MoE 自动选择专家个数 from Top-k to Top-p

MoE 自动选择专家个数

背景

在 MoE 中每次推理需要指定选择专家个数，且每层专家个数完全一致。想到 Nucleus Sampling（Top-p采样），是不是可以把指定专家的数量换成，累计概率值来灵活的选择专家（cumsum）

预期

在保证性能的同时，降低激活的专家数量

代码

原 top-K 实现

def forward(self, hidden_states: torch.Tensor) -> torch.Tensor:
    batch_size, sequence_length, hidden_dim = hidden_states.shape
    hidden_states = hidden_states.view(-1, hidden_dim)
    # router_logits: (batch * sequence_length, n_experts)
    router_logits, _ = self.gate(hidden_states)
 
    routing_weights = F.softmax(router_logits, dim=1, dtype=torch.float)
 
    # 从这里选择最大的 N 个专家。输出的两个 tensor shape 为 bs * N
    routing_weights, selected_experts = torch.topk(routing_weights,
                                                   self.top_k,
                                                   dim=-1)
    routing_weights /= routing_weights.sum(dim=-1, keepdim=True)
     
    final_hidden_states = None
    for expert_idx in self.expert_indicies:
        expert_layer = self.experts[expert_idx]
        # 找到对应的专家，并取值
        expert_mask = (selected_experts == expert_idx)

++++++

→ **练习任务**:
a) 请把关于 MoE 专家选择的文本中的这句话译成英语：“在 MoE 中每次推理需要指定选择专家个数，且每层专家个数完全一致。”
b) 请原样返回关于 MoE 专家选择的文本中的一段，从“在 MoE 中每次推理需要指定选择专家个数，且每层专家个数完全一致。想到”开始，一直到“(batch * sequence_length, n_experts)”为止。
c) 请接着关于 MoE 专家选择的文本停下的地方往下写。

++++++

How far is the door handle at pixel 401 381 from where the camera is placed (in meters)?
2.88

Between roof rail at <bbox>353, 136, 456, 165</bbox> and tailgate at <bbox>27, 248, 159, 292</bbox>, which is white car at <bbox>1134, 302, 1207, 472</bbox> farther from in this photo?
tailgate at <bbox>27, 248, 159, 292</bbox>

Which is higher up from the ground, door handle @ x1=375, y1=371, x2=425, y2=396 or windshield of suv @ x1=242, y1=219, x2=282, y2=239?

++++++

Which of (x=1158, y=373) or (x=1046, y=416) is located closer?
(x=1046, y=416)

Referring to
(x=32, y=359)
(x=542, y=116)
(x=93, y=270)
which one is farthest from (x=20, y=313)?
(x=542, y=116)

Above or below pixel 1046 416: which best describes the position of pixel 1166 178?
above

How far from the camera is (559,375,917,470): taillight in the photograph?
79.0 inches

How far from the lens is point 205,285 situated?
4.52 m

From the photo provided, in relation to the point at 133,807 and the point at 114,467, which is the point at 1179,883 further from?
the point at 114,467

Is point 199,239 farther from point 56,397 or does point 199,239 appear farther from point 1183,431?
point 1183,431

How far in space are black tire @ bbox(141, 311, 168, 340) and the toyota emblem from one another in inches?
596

++++++

→ **题目解答**:
a) In MoE, the number of experts to select has to be specified for every inference, and every layer uses exactly the same number of experts.

b)
在 MoE 中每次推理需要指定选择专家个数，且每层专家个数完全一致。想到 Nucleus Sampling（Top-p采样），是不是可以把指定专家的数量换成，累计概率值来灵活的选择专家（cumsum）

预期

在保证性能的同时，降低激活的专家数量

代码

原 top-K 实现

def forward(self, hidden_states: torch.Tensor) -> torch.Tensor:
    batch_size, sequence_length, hidden_dim = hidden_states.shape
    hidden_states = hidden_states.view(-1, hidden_dim)
    # router_logits: (batch * sequence_length, n_experts)

c)
        expert_weights = (routing_weights * expert_mask).sum(dim=-1,
                                                             keepdim=True)
 
        current_hidden_states = expert_layer(hidden_states).mul_(
            expert_weights)
        if final_hidden_states is None:
            final_hidden_states = current_hidden_states
        else:
            final_hidden_states.add_(current_hidden_states)
 
    return tensor_model_parallel_all_reduce(final_hidden_states).view(
        batch_size, sequence_length, hidden_dim)

新 top-P 实现

def forward(self, hidden_states: torch.Tensor) -> torch.Tensor:
    batch_size, sequence_length, hidden_dim = hidden_states.shape
    hidden_states = hidden_states.view(-1, hidden_dim)
    # router_logits: (batch * sequence_length, n_experts)
    router_logits, _ = self.gate(hidden_states)
 
    routing_weights = F.softmax(router_logits, dim=1, dtype=torch.float)
 
    # 用 one-hot 的形式输出所有专家的概率，并做好归一化，即输出 shape 为 bs * num_expert。
    # 没被选中的专家值为 0
    routing_weights = top_p_prob(routing_weights, top_p=0.8)
     
    final_hidden_states = None
    for expert_idx in self.expert_indicies:
        expert_layer = self.experts[expert_idx]
        # 在这里直接取值
        expert_weights = routing_weights[:, expert_idx].unsqueeze(dim=-1)
 
        current_hidden_states = expert_layer(hidden_states).mul_(
            expert_weights)
        if final_hidden_states is None:
            final_hidden_states = current_hidden_states
        else:
            final_hidden_states.add_(current_hidden_states)
 
    return tensor_model_parallel_all_reduce(final_hidden_states).view(
        batch_size, sequence_length, hidden_dim)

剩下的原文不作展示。